Andin mengenyitkan dahinya, dia
merasa kurang paham apa maksud dari kata kata anaknya itu.
“Apa maksudmu nak, ibu tidak
mengerti.” Kata Andin dengan tatapan mata yang memang benar benar tidak
mengerti. Nampak polos.
“Teman teman aku merasa
bahagia karena mereka mempunyai orangtua yang lengkap. Punya ayah juga ibu.
(terdiam sejenak)
“Apalah artinya aku mempunyai ibu yang hebat dengan usaha butiknya tetapi aku
tak punya ayah. (memandang wajah ibunya dengan wajah yang memelas) Dimana
ayahku bu?” Tanya Ramadan dengan mata
yang mulai berkaca kaca.
Andin terkejut dan jantungnya tiba
tiba berdegub kencang.Dia tak menyangka jika Ramadan akan bertanya tentang
ayahnya.Andi terdiam sambil tangan kanannya memegangi dadanya karena dia merasa
dadanya tiba tiba sakit.Belum hilang rasa terkejutnya Andin, Ramadan beranjak
dari duduknya.
“Teman temanku banyak
bertanya soal keberadaan ayah.Tapi aku tak bisa menjawabnya.Aku sudah cukup
bersabar jadi bahan tertawaan mereka hanya karena aku tidak punya ayah.” Kata Ramadan
lagi lalu berlalu meninggalkan ibunya yang masih duduk dengan raut wajah yang sedih.
Andin tak bisa lagi menahan air matanya
untuk tidak menyembul keluar.Batinnya terasa berat untuk melihat kenyataan yang
sedang terjadi.Akhirnya Ramadan ingin tahu juga tentang ayahnya .
Darmaji
sedang sibuk menanyakan sebuah alamat pada orang orang yang ditemuinya dijalan.

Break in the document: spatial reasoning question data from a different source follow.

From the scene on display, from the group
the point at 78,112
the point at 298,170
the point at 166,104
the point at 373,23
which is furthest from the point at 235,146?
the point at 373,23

-Seorang pria setengah baya
yang berwajah tampan dengan kemeja garis garis horisontal nampak sedang
menanyakan sebuah alamat pada beberapa orang yang ditemuinya dijalan, tapi tak
seorangpun yang tahu dengan keberadaan alamat itu. Banyak orang yang tak
mengenal alamat itu karena keadaan tempat itu sudah berbeda,
Banyak rumah yang sudah berganti
penghuni dan banyak pula gedung tinggi
yang kini berdiri. Sangat berbeda ketika Andin masih tinggal didaerah itu,Tempat
itu tak berdiri satu gedung tinggipun.Hanya hamparan sawah dan ladang petani.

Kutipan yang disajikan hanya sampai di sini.